La parabola è finita ed ognuno la può capire. Vi dico solo che chi è ricco è il depositario di questa ricchezza che Dio gli concede con  l’ordine di essere distributore di essa a chi soffre. Pensate quale onore vi fa Dio chiamandovi a soci nella Provvidenza in favore dei poveri, malati, vedove, orfani. Dio potrebbe far piovere denaro, vesti, cibi sui passi dei poveri. Ma allora leverebbe all’uomo ricco dei grandi meriti: quella della carità ai fratelli. Non tutti i ricchi possono essere dotti, ma tutti possono essere buoni.

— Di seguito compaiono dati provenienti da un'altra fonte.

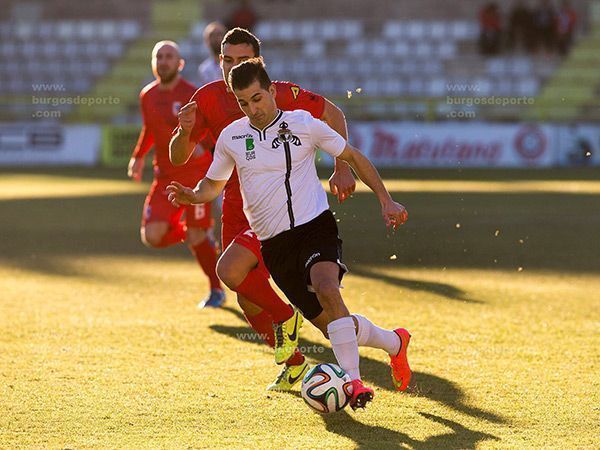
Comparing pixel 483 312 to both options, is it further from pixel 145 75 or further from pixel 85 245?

Non tutti i ricchi possono curare i malati, seppellire i morti, visitare gli infermi e i carcerati. Ma tutti i ricchi, ma anche semplicemente chi non è povero, può dare un pane, un sorso d’acqua, una veste smessa, accogliere presso la fiamma chi trema, sotto il tetto chi non ha casa ed è nella pioggia o nel solleone. Il povero è chi manca del necessario per vivere. Gli altri non sono poveri, sono di mezzi ristretti, ma sempre ricchi rispetto a chi muore di fame, di stenti, di freddo. (…)
Ricordate! La carità, la misericordia è premiata in eterno. Ricordate! La carità, la misericordia è assoluzione dalle colpe. Dio molto perdona a chi ama. E l’amore agli indigenti che non possono ricambiare è l’amore più meritorio agli occhi di Dio. Ricordate queste mie parole sino all’estremo della vita e sarete salvi e beati nel Regno di Dio.
21.6.43
Ora ti porto il paragone per l’anima. La cisterna che aduna le acque per il bene proprio e altrui è l’anima che sa accogliere la grazia, che con fluire inesausto viene in lei per bontà di Dio. La sua stessa vita e quella di tanti altri che sono a contatto con lei, se ne avvantaggia e diviene lussureggiante di frutti eterni, mentre i più diseredati, gli infelici che non sanno fare buon uso della grazia, i prodighi che la sprecano, i colpevoli che la perdono, possono, al suo contatto, nutrirsene, abbeverarsene, riflettere quanto è dolce l’acqua del Signore, e sono portati a ripetere il grido della samaritana: “Signore, dammi di quest’acqua”.  (…)
Le mancanze di fedeltà alla grazia sono altrettanti attentati all’incolumità della mistica cisterna in cui Io verso l’acqua zampillante da una sorgente di vita eterna e che dà vita eterna. Poi, grande umiltà. (…) L’umiltà si fa rigogliosa in un’anima che sa coltivare la grazia e che col suo rigoglio impedisce al sole della superbia di consumare l’acqua preziosissima. Poi, grande carità. La cisterna non vive per sé. Vive per gli altri. E’ stata creata per gli altri. Altrimenti sarebbe stato inutile il suo essere. L’anima che Io ricolmo dei miei doni di grazia deve essere lieta che tutti vengano ad attingere da lei.